Sometimes we can't help wonder how the Baltic states actually made it into the European Union. The ease with which the sinister beast of intolerance appears, strikes and then retreats to its lair is alarming 's particularly given that its successes are often abetted by bureaucrats and ministers. The city of Vilnius recently forbade a Europe-wide campaign promoting tolerance to make a stop in the Lithuanian capital. Municipal politicians claimed that the campaign truck, filled with brochures and other informational trinkets calling on people to oppose discrimination, would have sparked unrest since a sizeable homosexual community was expected to participate.
There were reports of an imminent backlash, so Vilnius officials prohibited the truck from lazily rolling through streets of the capital and, to be sure, doing a good thing.

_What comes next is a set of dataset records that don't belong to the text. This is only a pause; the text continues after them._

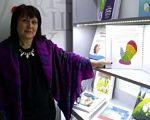 Не всі діти зможуть включитись в інклюзію, — Валентина Бутенко. обмеженими можливостями, спецзаклад, інвалідність, інклюзивна освіта, інклюзія, person, indoor, clothing, child art, smile, human face, purple. A person standing in front of a store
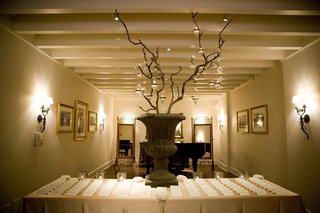 wedding-seating-cards-on-table-with-manzanita-branches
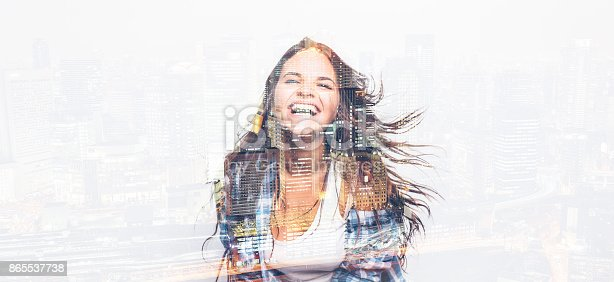 Double exposure of a happy dancing woman.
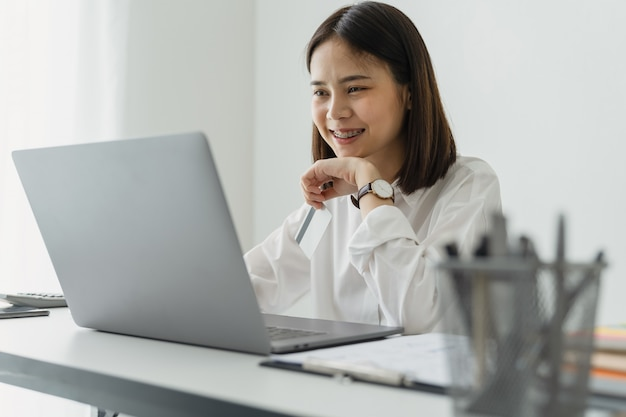 オフィスのテーブルの上のラップトップを使用してアジアの実業家。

Vilnius politicians thus used the same tactics as their colleagues in Riga a year ago when the latter barred a mid-summer congress of gays and lesbians. Trouble was brewing, they reasoned, so it would be better to forbid any gathering. There is, of course, a certain logic to the argument (Estonians, for instance, had every right to use it on April 28 after two enormously violent nights in Tallinn), but it can be abused. Instead of providing security to a group practicing its constitutional right of assembly, governments go for the cop-out and simply ban everything.
Lithuania is feeling the indignation from across Europe. The European Commission, the EU's executive arm and day-to-day decision-maker, may even reconsider a decision to create a gender equality institute in Vilnius. And indeed it should. Imagine the ludicrousness of establishing a think-tank devoted to human rights in a place where minority groups cannot freely assemble. Brussels may as well put the institute in Moscow.
Latvia, meanwhile, is gearing up for what promises to be a massive sexual-rights gathering in downtown Riga on June 3. We are expecting the worst. There are far too many forces who still believe they can win political dividends by adhering to homophobic views. The sad thing is that their political instincts are correct. And this shows that the struggle against intolerance will require years, maybe a generation or two.
But for politicians and law enforcement officials to hide behind perceptions of violence instead of fulfilling their obligations enshrined in the constitution and European treaties is cowardice. If tolerance is to succeed and society mature, it must come from above.
Baltic residents like to think they are now part of Europe, but the intolerance toward diverse groups, particularly gays and blacks, shows how far we still have to go toward "ethical convergence." There is nothing in common between the way sexual minorities are treated in Amsterdam and Vilnius, and until the situation changes, Balts have no right to claim themselves full-fledged members of the European family.
In a sense, intolerance is a fine litmus test for how firmly rooted Homo Sovieticus is in the Baltic mentality. We saw how Muscovites treated a small group of gay-rights supporters in Russia, and we may see the same in Riga. If it so happens, then the world will have all the evidence it needs that the Baltics haven't grown up much since gaining independence in 1991.